READING PASSAGE:
• • • • • • •
Bookmark and Share

Notice: On March 31, it was announced that Statalist is moving from an email list to a forum. The old list will shut down at the end of May, and its replacement, statalist.org is already up and running.


[Date Prev][Date Next][Thread Prev][Thread Next][Date Index][Thread Index]

Re: st: regexm


From   Nick Cox <njcoxstata@gmail.com>
To   statalist@hsphsun2.harvard.edu
Subject   Re: st: regexm
Date   Sat, 27 Aug 2011 08:43:18 +0100

It is not obvious to me that you need -regexm()- at all.

The text " th_aft" appears to be just a terminator that you don't care
about, so remove it.

replace j = subinstr(j, " th_aft", "", .)

The last element can be separated off and then removed.

gen last = word(j, -1)

replace j = reverse(j)
replace j = subinstr(j, word(j,1) , "", 1)
replace j = reverse(j)

We reverse it in order to avoid removing any identical substring.

Those three lines could be telescoped into one.

Then it looks like an exercise in -subinstr()- and -split-.

Nick

On Sat, Aug 27, 2011 at 2:28 AM, Eric Booth <ebooth@ppri.tamu.edu> wrote:
> <>
>
> Here's an example...note that I messed with the formatting of the %'s and $'s in my example data a bit to show how flexible the -regex- is in the latter part of the code; however, you'll need to check that there aren't other patterns/symbols in your string that could break my code.
• • • • • • •
PROBLEM STATEMENT:
Please answer these questions about the Statalist post above:
(a) On what date was Statalist's move from an email list to a forum announced?
(b) Which command does the reply give for removing " th_aft"?
(c) According to the reply, why is the string reversed before the last element is removed?

INFORMATION:
• • • • • • •
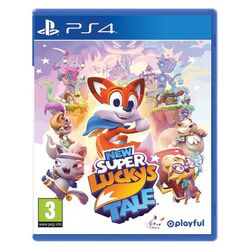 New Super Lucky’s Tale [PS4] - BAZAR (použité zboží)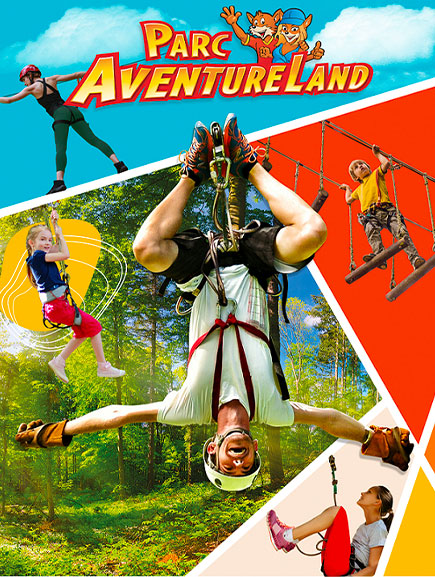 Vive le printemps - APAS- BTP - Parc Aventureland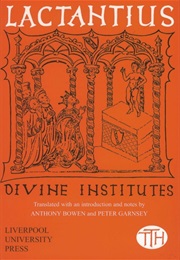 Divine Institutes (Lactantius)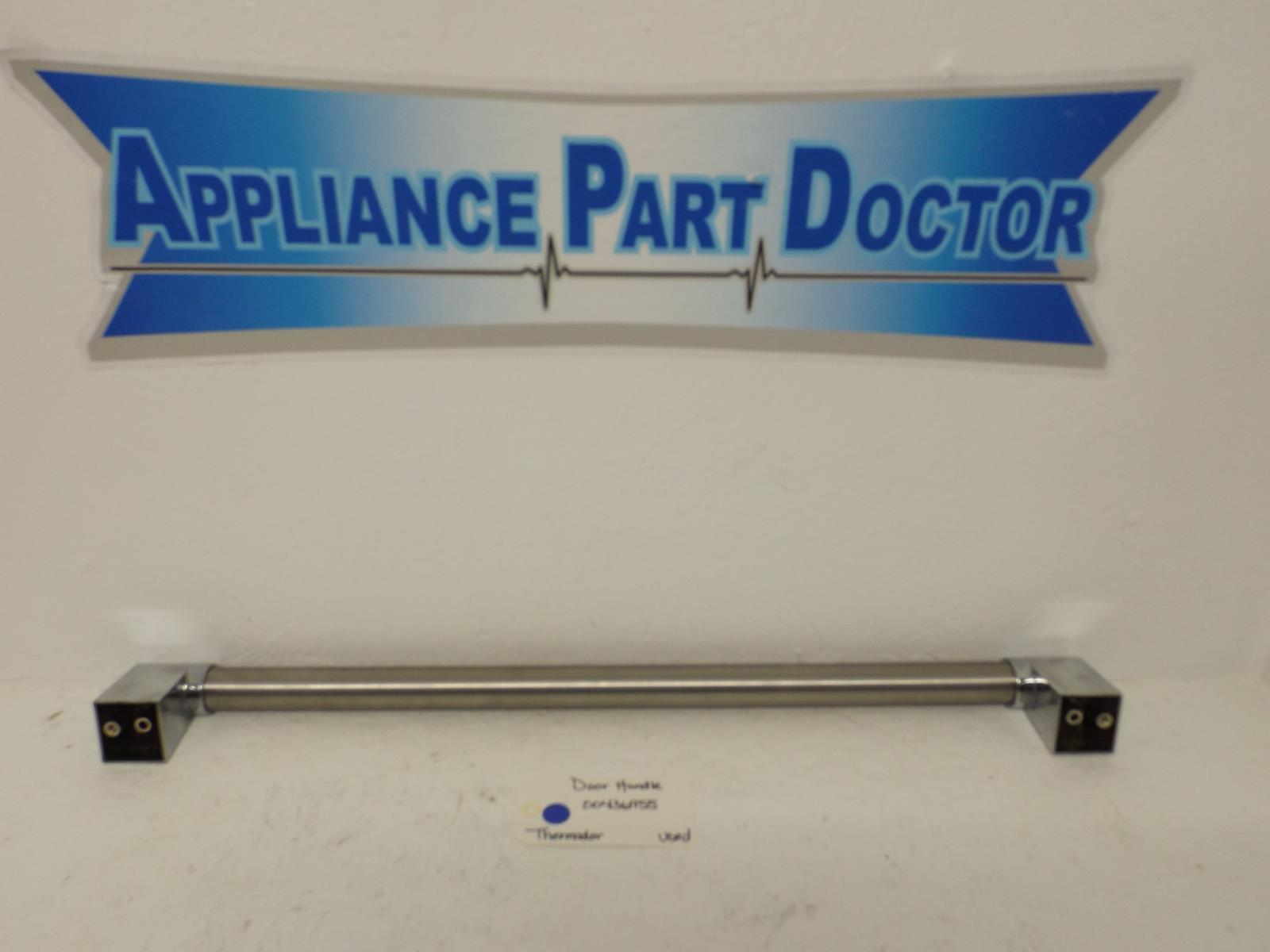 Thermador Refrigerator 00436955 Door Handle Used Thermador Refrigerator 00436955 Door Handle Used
• • • • • • •
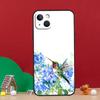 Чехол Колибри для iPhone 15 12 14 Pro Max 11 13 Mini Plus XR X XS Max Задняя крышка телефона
• • • • • • •
SOLUTION TO THE PROBLEM:
(a) March 31.
(b) replace j = subinstr(j, " th_aft", "", .)
(c) To avoid removing any identical substring.